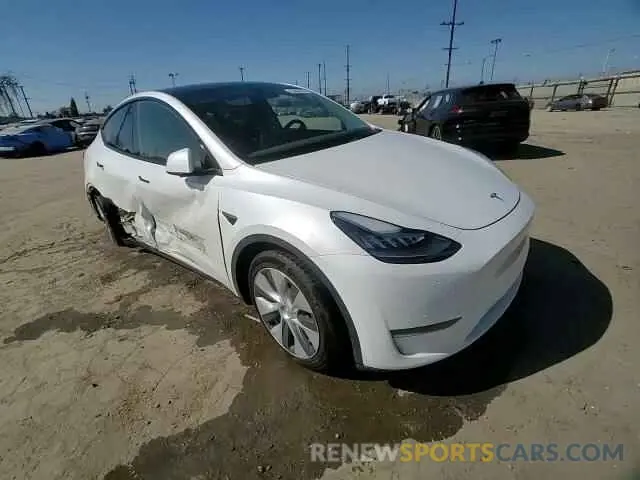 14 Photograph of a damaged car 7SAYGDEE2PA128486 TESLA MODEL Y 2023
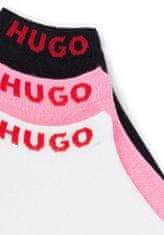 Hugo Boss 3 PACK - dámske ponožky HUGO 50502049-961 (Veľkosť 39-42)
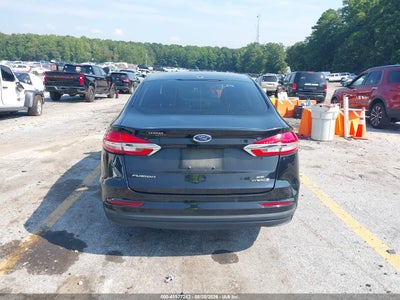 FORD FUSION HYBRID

--

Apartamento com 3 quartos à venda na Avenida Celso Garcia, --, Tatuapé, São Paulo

---

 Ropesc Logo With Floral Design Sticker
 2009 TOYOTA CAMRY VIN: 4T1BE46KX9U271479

Exercise
In the records above, find the line with "14 Photograph of" and the line with "FORD FUSION HYBRID". Write out exactly those lines and every one between, with no pictures and no other lines.

Exercise response
 14 Photograph of a damaged car 7SAYGDEE2PA128486 TESLA MODEL Y 2023
 Hugo Boss 3 PACK - dámske ponožky HUGO 50502049-961 (Veľkosť 39-42)
 FORD FUSION HYBRID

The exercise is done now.